Two 12-hour strikes by UK nurses disrupt health care system 

On Wednesday UK nurses went on strike to protest for higher pay causing stress on the already strained public healthcare system in the UK.


On January 18, 2023, a large number of nurses in the UK went on strike to protest for higher pay. This is the latest in a series of strikes that have been ongoing,  causing stress on the already strained public healthcare system in the UK.

On Wednesday and Thursday two 12-hour strikes affected almost a quarter of England’s  hospitals and clinics. Thousands of appointments and procedures are likely to be postponed, however emergency care and cancer treatment will continue. 

In recent months, to demand higher pay amid the crisis of rising cost-of-living, nurses, ambulance crews, train drivers, airport baggage handlers, border staff, driving instructors, bus drivers and postal workers have all walked off their jobs. 

The inflation rate in the United Kingdom reached a peak of 11.1 per cent  in October, due to an increase in energy and food prices. It then decreased slightly to 10.5 per cent in December. 

The nurses’ union has requested a salary increase of 5 per cent above inflation, but has stated that they are willing to accept a lower offer.
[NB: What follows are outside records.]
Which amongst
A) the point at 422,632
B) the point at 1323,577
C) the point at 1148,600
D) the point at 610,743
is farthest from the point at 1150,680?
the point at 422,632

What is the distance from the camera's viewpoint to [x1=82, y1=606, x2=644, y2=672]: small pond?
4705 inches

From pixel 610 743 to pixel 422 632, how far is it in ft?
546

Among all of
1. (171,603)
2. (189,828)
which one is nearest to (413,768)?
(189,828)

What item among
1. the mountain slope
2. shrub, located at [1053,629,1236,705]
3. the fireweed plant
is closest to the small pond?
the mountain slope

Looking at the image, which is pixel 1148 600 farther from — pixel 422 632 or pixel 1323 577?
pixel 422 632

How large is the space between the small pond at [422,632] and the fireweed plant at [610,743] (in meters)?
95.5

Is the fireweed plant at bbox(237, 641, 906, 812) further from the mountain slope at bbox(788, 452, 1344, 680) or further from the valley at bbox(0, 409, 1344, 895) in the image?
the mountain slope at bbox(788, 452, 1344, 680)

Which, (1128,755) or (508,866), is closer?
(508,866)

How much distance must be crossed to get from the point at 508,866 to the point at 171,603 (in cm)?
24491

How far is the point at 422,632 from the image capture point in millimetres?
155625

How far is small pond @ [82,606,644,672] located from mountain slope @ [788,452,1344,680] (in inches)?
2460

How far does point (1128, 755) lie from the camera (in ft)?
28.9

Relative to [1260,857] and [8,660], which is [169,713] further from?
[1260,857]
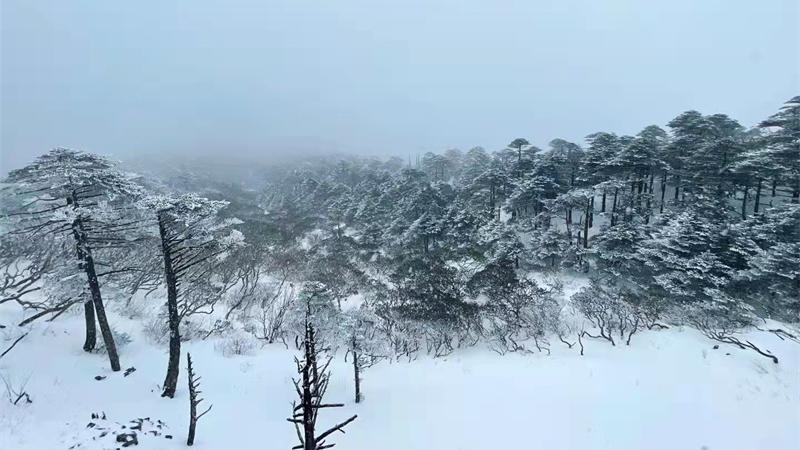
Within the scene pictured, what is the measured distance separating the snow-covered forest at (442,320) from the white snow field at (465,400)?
109mm

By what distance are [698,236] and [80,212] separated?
38.3m

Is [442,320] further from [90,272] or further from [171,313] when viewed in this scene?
[90,272]

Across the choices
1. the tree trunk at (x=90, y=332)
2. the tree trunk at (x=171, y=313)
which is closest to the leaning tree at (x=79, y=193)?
the tree trunk at (x=171, y=313)

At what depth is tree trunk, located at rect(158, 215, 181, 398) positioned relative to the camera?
1644 cm

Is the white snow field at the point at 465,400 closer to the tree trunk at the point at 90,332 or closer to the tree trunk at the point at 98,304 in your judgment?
the tree trunk at the point at 90,332

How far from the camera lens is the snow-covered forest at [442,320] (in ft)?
53.1

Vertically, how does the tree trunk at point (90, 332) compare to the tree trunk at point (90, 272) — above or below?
below

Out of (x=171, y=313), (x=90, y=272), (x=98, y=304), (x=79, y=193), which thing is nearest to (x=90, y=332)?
(x=98, y=304)

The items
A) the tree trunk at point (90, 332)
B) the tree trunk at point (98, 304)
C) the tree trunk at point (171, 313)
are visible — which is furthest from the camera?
the tree trunk at point (90, 332)

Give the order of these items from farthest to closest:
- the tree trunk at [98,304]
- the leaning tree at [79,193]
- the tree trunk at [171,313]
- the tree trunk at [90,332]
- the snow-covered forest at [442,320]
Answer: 1. the tree trunk at [90,332]
2. the tree trunk at [98,304]
3. the tree trunk at [171,313]
4. the snow-covered forest at [442,320]
5. the leaning tree at [79,193]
The Conservative government has argued that increasing public sector pay by double digits will lead to even higher inflation.

The government has sparked frustration among unions by proposing legislation that would make it more difficult for essential workers to go on strike. The bill would establish ‘minimum safety levels’ for firefighters, ambulance services, and railways that must be upheld during a strike.

The Royal College of Nurses union has announced two additional strike days next month, amid a growing disruption across the economy. The strikes are expected to be particularly disruptive on February 1, with teachers, train drivers, civil servants, and university staff all participating in walkouts. Ambulance staff are also expected to announce more strike dates later.

Pat Cullen, the head of the Royal College of Nursing, stated that the union had offered ‘an olive branch, in fact, the whole tree’ to the government and called on health officials to get round a table and  stop the strikes so they wouldn’t  have to continue this into February.

She further added, “I would say to the Prime Minister this morning: If you want to continue to have strikes, then the voice of nursing will continue to speak up on behalf of their patients and that’s exactly what you will get.”